Time-Variant Signal Encryption by Dual Random Phase Encoding Setups Applied to Fiber Optics Links

Abstract

Spatial optical techniques have shown great potential in the field of information security to encode high-security images. Among them, the dual random phase encoding method (DRPE) has received much attention, since it was proposed by Réfrégier and Javidi at the middle 1990s. Since then, a number of works in the field were proposed introducing different variations of this technique. On the other hand, the space-time duality refers to the close mathematical analogy that exists between the equations describing the paraxial diffraction of beams in space and the first-order temporal dispersion of optical pulses in dielectric media. It is generally used for extending to the temporal domain well-known properties of spatial optical configurations. In this work it is developed a new approach to the secure data transmission problem in fiber optic links. We propose the encoding of time-varying optical signals, mainly for short-haul applications, with encryption methods that can be considered the time domain counterparts of the DRPE, and two of its more frequent variations: the fractional Fourier transform DRPE and the Fresnel transform encoding. Further, as performance is a very relevant subject in fiber optic links, we will analyze mechanisms to produce time limited, as well as bandwidth limited, encoded signals.
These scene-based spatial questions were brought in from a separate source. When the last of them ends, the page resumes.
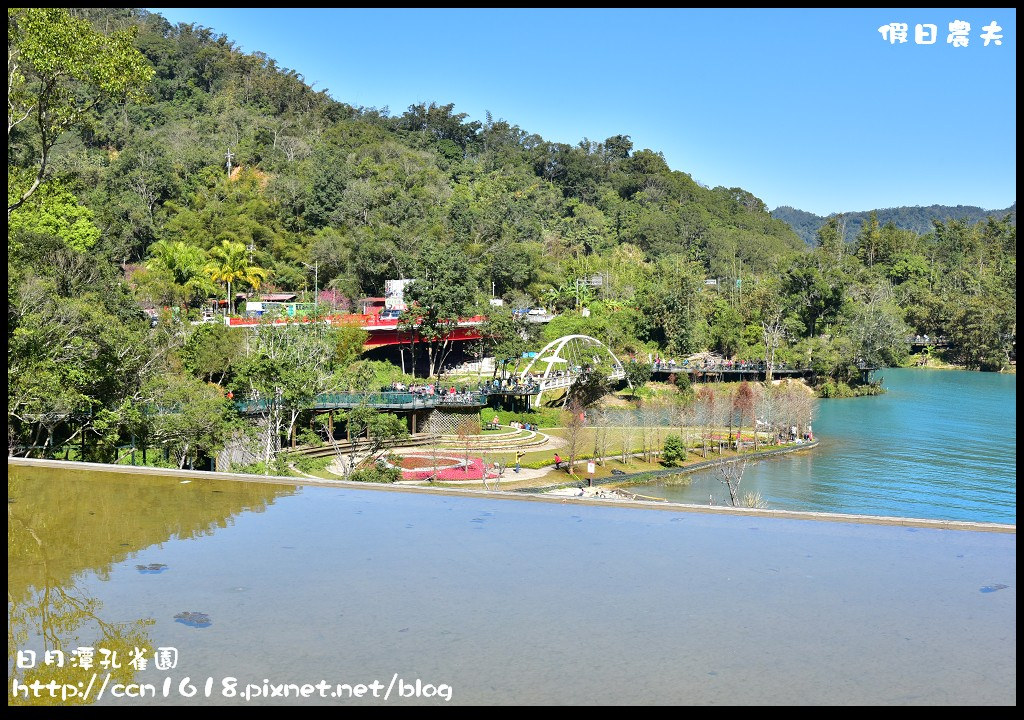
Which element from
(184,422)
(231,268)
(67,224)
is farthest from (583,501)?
(67,224)

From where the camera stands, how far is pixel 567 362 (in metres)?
40.4

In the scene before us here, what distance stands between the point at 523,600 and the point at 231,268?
41.6 m

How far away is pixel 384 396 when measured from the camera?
2884 cm

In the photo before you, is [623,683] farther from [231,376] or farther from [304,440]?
[231,376]

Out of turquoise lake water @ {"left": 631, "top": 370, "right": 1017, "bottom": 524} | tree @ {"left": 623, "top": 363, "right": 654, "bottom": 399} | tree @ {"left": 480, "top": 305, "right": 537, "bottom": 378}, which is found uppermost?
tree @ {"left": 480, "top": 305, "right": 537, "bottom": 378}

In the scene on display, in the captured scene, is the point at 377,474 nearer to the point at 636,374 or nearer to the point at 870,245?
the point at 636,374

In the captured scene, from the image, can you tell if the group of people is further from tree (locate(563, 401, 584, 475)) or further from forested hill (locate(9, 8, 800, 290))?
forested hill (locate(9, 8, 800, 290))

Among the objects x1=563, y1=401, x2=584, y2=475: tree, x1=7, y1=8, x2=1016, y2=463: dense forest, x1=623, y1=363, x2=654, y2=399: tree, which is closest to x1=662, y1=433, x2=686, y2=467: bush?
x1=563, y1=401, x2=584, y2=475: tree

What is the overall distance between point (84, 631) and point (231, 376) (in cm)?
2565

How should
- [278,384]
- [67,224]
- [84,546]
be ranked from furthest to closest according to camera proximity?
[67,224], [278,384], [84,546]

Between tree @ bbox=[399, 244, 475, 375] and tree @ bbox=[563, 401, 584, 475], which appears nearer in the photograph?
tree @ bbox=[563, 401, 584, 475]

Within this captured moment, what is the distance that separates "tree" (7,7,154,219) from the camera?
38.3ft

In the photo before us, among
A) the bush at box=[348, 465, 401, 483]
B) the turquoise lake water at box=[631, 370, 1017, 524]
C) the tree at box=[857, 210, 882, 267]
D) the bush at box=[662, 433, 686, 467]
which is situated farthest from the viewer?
the tree at box=[857, 210, 882, 267]

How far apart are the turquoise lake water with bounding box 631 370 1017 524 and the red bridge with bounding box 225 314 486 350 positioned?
15330 millimetres
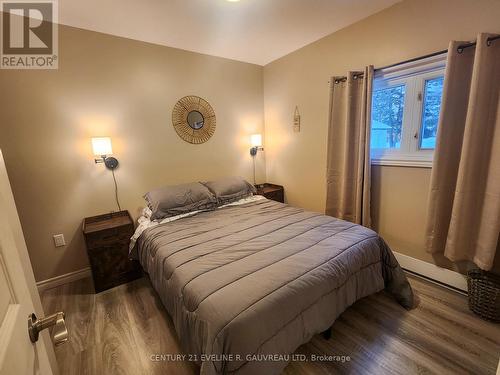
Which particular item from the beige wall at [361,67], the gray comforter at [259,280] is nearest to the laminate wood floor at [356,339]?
the gray comforter at [259,280]

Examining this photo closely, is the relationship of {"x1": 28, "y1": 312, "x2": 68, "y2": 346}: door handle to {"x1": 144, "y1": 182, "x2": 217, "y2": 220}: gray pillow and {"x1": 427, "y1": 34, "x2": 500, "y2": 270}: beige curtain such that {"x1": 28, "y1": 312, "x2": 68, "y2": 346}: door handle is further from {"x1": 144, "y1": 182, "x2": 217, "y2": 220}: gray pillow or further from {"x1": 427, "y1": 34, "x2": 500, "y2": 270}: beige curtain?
{"x1": 427, "y1": 34, "x2": 500, "y2": 270}: beige curtain

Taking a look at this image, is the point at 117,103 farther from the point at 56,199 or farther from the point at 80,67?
the point at 56,199

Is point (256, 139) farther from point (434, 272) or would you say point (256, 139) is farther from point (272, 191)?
point (434, 272)

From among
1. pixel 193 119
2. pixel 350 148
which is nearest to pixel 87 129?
pixel 193 119

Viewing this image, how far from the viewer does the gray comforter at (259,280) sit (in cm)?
108

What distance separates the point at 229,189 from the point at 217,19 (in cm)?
170

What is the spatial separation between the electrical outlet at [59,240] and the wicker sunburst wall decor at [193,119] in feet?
5.32

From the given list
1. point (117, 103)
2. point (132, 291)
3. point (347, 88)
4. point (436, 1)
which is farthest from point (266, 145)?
point (132, 291)

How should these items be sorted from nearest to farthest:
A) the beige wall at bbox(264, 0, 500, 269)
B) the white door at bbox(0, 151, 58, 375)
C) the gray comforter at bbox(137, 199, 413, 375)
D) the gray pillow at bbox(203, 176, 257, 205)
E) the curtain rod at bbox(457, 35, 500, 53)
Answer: the white door at bbox(0, 151, 58, 375) → the gray comforter at bbox(137, 199, 413, 375) → the curtain rod at bbox(457, 35, 500, 53) → the beige wall at bbox(264, 0, 500, 269) → the gray pillow at bbox(203, 176, 257, 205)

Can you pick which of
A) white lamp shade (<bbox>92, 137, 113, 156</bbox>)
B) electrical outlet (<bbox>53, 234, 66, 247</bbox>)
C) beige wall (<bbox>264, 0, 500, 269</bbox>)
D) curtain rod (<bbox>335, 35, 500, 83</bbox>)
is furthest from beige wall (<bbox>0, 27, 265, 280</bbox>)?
curtain rod (<bbox>335, 35, 500, 83</bbox>)

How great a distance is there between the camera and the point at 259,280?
1.26 meters

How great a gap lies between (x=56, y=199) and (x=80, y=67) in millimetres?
1290

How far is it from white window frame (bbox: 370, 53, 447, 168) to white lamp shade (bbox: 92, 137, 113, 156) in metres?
2.70

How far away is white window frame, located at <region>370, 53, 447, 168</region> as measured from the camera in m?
1.95
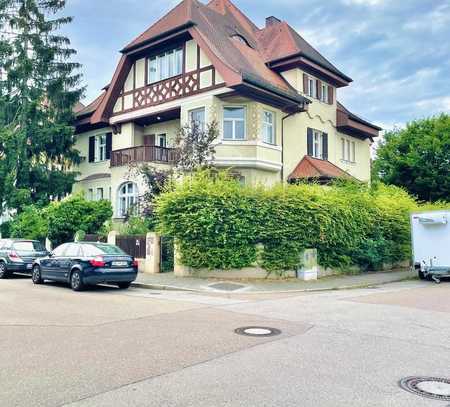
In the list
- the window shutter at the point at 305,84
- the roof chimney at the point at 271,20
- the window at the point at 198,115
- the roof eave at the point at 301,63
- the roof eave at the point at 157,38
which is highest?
the roof chimney at the point at 271,20

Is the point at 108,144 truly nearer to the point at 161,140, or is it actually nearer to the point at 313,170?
the point at 161,140

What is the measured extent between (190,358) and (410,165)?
3094 cm

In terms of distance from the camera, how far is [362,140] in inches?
1318

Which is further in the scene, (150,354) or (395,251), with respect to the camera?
(395,251)

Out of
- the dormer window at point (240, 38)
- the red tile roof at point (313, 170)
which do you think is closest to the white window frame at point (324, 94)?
the red tile roof at point (313, 170)

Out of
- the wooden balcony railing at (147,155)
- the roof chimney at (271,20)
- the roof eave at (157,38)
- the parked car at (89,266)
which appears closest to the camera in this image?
the parked car at (89,266)

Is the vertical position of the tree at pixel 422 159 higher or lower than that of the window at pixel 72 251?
higher

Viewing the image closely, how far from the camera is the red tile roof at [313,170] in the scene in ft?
83.9

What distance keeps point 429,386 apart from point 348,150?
91.0ft

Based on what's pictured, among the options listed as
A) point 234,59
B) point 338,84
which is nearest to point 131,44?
point 234,59

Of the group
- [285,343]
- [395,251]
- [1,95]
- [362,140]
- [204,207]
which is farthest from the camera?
[362,140]

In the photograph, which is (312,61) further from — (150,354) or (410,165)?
(150,354)

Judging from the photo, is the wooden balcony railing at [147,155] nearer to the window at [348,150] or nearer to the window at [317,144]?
the window at [317,144]

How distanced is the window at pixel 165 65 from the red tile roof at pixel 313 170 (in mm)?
8074
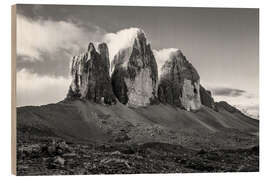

To this end, the different signal broadenings produced by each stage of the encoding process in both, time and frequency domains, are analyzed by using the Wigner distribution function formalism, and general expressions for the time width, as well as the bandwidth, at all encryption stages are obtained. The numerical simulations show the good system performances, and a comparison between the different encryption processes is made. Furthermore, the robustness of the proposed methods is analyzed against the variation of typical parameters of the encryption-decryption setup. Finally, the implementation of this proposal with current photonic technology is discussed.